Пошёл водитель к машине, постучав унтами по колесу, поднялся в кабину, дверцу захлопнул. Коле кивнул через стекло: ну, мол, пока.
Кивнул в ответ ему и Коля.
Лесовоз, опять подняв и потянув за собой, словно привязанный верёвкой за фаркоп, клуб снежной пыли, звеня цепями на стойках и громыхая слегка вихляющим по дороге прицепом, покатил дальше. Коля в Ялань пошёл, куда и следовал, цель назначения не изменилась, не поменялся и маршрут.
– Может, что и ко мне шёл? Не исключаю, – сказал Коля. Себе, наверное, или водителю – чуть с опозданием, заочно. – Да не дошёл вот.

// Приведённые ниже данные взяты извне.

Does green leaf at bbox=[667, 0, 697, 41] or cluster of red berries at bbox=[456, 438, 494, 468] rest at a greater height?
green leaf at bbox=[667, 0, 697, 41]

Метров сто, пожалуй, Коля прошагал, не меньше. Оглянулся вдруг. И видит:
Шура, согнувшись в поясе, поднялся, посидел, одумываясь будто, на ноги встал, снег рукой охлопал с полушубка, натянул на голову кроличью шапку, не разминая её, скукоженную, и не приглаживая вздыбленные смёрзшиеся волосы, в три прыжка дорогу пересёк, через отвал проворно перебрался, в распадок стал, ссутулившись, спускаться – пропал из виду в мелком пихтаче. На Колю даже не взглянул он.
– Йети, – Коля сказал, и дурно ему сделалось, сердце сдавило, как в тисках, в глазах поплыло мутными кругами. – Опохмелиться бы, то… плохо.
Да, чё-то это…
Постоял сколько-то. Пока сердце не отпустило и в глазах не посветлело. Дальше пошёл.
– Чё-то не то оно, а чё-то… но.
Идёт Коля, теперь уже не оглядывается. Тень его – перед ним, на ярко-белом – фиолетовая, двигаясь заодно с ним, с шага не сбивается, только становится короче и короче. Можно заметить это, если наблюдать. Тень Коля видит, но о ней не думает.
Солнце всё выше поднимается, лучами тыча Колю в спину, не пригревает. За солнцем тоже не следит он. Оно на всём, осознаётся это без надзора. Дорога скользкая – ступает Коля осторожно.
Шура на памяти – как влез, никак пока не выдворить – таким и в жизни был, навязчивым.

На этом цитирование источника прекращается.